Dix ans après la tuerie d'Acteal, au Chiapas, une polémique divise les Mexicains
Le monde
Triste Noël à Acteal. Il y a dix ans, dans ce hameau du Chiapas (sud), une tragédie frappait d'horreur le Mexique : 45 Indiens tzotziles, en majorité des femmes et des enfants, ont été tués par des groupes paramilitaires. Le massacre a duré des heures, par balles et par armes blanches, mais la police et l'armée, cantonnées à proximité, ne sont pas intervenues.
Ceux qui ont confessé leurs crimes disent qu'ils voulaient venger la mort, le 17 décembre 1997, d'un paysan fidèle comme eux au vieux Parti révolutionnaire institutionnel (PRI), alors tout-puissant au Chiapas comme à Mexico. Il s'agissait d'une des 22 personnes tuées par leurs adversaires zapatistes, affirment-ils, au cours de l'escalade qui a miné la municipalité de Chenalho, en 1996 et 1997, avant d'exploser à Acteal.
Pour nombre de Mexicains, ce massacre visait en fait les Zapatistes, avec lesquels les autorités avaient signé en 1994 un accord de cessez-le-feu mais dont elles voulaient combattre l'influence. Il aurait été planifié en haut lieu, dans l'entourage du président Ernesto Zedillo. L'hebdomadaire Proceso n'a-t-il pas révélé, début 1998, l'existence d'un "plan de contre-insurrection" au Chiapas ?
Il faut aller à Acteal, en contrebas de la route qui mène de San Cristobal à Pantelho, pour discerner les lignes de fracture qui ont mené à la catastrophe. Deux volées de marches conduisent à l'esplanade du village - à l'époque, un campement de réfugiés chassés par les violences, aujourd'hui une communauté soudée par le martyre, dont la flamme est entretenue par l'Eglise.
THÈSE INÉDITE
Une quinzaine de chalets de bois sont éparpillés autour de la maison en dur où se réunissent les élus de la communauté, jambes nues sous leur chemise blanche, la tête ceinte du chapeau couvert de longs rubans multicolores. Une petite église est en construction sur la butte. Derrière elle, la chapelle de bois, au sol jonché d'aiguilles de pin, où priaient des membres des Abeilles lorsque les attaquants ont commencé à tirer sur eux, avant de les achever dans une combe où l'on a retrouvé la plupart des cadavres. Le plus petit était celui d'un bébé, transpercé par la même balle que sa mère.

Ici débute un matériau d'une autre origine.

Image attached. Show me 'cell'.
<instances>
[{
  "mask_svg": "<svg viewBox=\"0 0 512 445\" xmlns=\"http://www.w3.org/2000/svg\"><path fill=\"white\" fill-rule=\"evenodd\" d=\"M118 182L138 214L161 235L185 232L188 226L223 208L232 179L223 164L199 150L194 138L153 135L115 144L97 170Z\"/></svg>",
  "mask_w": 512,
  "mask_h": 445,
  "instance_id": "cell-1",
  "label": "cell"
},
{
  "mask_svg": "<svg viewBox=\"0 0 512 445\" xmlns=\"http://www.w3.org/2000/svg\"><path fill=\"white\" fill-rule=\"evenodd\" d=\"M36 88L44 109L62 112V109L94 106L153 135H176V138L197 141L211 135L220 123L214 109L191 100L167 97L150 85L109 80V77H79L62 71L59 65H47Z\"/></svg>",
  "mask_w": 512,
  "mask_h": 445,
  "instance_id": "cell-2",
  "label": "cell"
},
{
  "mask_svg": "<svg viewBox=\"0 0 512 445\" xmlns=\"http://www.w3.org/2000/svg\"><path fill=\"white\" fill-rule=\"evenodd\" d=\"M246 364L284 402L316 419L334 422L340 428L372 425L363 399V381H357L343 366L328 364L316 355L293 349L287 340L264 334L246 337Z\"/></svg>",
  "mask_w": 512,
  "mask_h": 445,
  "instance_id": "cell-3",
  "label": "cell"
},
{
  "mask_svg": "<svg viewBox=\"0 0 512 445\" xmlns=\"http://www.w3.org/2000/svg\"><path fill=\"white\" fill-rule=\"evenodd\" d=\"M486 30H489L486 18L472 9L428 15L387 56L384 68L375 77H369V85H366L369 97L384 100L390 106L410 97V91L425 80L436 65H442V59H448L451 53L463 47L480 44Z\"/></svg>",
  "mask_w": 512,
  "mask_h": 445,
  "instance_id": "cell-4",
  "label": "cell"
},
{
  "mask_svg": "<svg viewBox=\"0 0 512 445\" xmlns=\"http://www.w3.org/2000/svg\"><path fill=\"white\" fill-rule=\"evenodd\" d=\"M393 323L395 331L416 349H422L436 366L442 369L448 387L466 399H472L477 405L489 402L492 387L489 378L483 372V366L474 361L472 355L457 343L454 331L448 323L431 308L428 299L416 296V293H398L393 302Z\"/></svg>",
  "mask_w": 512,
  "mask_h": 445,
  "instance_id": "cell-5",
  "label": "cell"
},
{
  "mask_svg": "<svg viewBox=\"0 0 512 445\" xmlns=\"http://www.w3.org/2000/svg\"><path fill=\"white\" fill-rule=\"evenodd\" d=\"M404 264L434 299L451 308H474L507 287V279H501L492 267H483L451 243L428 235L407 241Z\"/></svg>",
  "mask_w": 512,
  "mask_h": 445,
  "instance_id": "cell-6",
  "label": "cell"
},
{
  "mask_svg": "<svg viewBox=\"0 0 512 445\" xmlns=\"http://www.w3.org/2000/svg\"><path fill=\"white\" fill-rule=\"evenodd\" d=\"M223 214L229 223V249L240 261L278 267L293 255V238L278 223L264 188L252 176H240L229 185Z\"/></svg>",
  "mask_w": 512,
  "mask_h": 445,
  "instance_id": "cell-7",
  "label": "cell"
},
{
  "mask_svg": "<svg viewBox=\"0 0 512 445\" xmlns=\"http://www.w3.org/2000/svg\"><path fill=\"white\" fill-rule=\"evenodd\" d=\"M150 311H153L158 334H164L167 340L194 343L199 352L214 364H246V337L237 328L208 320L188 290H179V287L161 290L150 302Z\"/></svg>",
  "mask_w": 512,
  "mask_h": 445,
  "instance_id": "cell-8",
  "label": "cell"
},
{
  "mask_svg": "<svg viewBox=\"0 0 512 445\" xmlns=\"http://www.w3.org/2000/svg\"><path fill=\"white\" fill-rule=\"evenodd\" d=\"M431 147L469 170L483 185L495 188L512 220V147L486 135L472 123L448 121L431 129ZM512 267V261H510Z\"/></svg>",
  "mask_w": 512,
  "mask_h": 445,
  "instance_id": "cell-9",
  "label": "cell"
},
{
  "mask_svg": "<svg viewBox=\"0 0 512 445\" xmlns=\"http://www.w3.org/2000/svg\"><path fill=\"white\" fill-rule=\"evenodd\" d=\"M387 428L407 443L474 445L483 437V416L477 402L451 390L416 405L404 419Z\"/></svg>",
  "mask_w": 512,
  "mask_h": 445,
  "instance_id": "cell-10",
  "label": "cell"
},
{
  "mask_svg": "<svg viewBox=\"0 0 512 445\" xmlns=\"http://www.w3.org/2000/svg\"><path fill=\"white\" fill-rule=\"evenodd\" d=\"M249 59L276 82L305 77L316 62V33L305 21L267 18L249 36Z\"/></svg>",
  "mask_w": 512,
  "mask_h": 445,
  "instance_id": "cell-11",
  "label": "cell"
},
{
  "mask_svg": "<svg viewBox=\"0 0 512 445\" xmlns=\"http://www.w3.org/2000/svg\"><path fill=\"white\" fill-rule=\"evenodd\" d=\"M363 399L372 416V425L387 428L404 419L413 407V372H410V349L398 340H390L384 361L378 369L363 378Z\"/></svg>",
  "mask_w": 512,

Sur les parois de la chapelle, et même sur la Vierge de cire, dont le châle brodé semble étoilé de sang, on distingue les impacts des balles. Des survivants se souviennent avoir vu, depuis leur cachette, la cime des arbustes hachée par des projectiles de gros calibre. "La police était stationnée à 500 mètres à peine, dans l'école d'Acteal Centro qui est une communauté zapatiste. Ils ont dit n'avoir rien entendu !", s'indigne Vicente Jimenez, qui a perdu ce jour-là sa femme et une de ses filles.
Une expertise, demandée par la Commission nationale des droits de l'homme, conclut que les détonations étaient audibles depuis le campement militaire de Majomut, installé 2 kilomètres plus haut, près d'une carrière de sable - l'une des rares ressources non agricoles de la municipalité.
La complicité des autorités se lit dans le paysage, mosaïque où se côtoient groupes zapatistes et militants du PRI, postes militaires, hameaux catholiques et évangéliques. Les familles des victimes et celles des bourreaux empruntent la même route. Et des deux côtés, on réclame justice. L'Etat mexicain est responsable "par action, par omission, et parce qu'il a retardé ou refusé l'action de la justice", accusent l'ancien évêque de San Cristobal, Samuel Ruiz, et son ancien assesseur Raul Vera, évêque de Saltillo.
Dans le camp adverse, les avocats des 80 personnes encore emprisonnées pour le massacre assurent que la plupart de leurs clients sont innocents, piégés par un appareil judiciaire qui cherchait des boucs émissaires.
La polémique s'est enflammée avec la publication, cet automne, dans la revue Nexos, de trois longs articles sur Acteal rédigés par l'écrivain Hector Aguilar Camin. Il y soutient la thèse, jusqu'alors inédite, d'une "bataille" entre paramilitaires et zapatistes qui aurait dégénéré en massacre des civils. Tandis que la droite se réjouit de voir "déboulonner le dogme", la gauche zapatiste s'inquiète que cette offensive autour de la mémoire puisse en préparer une autre - contre ses propres communautés.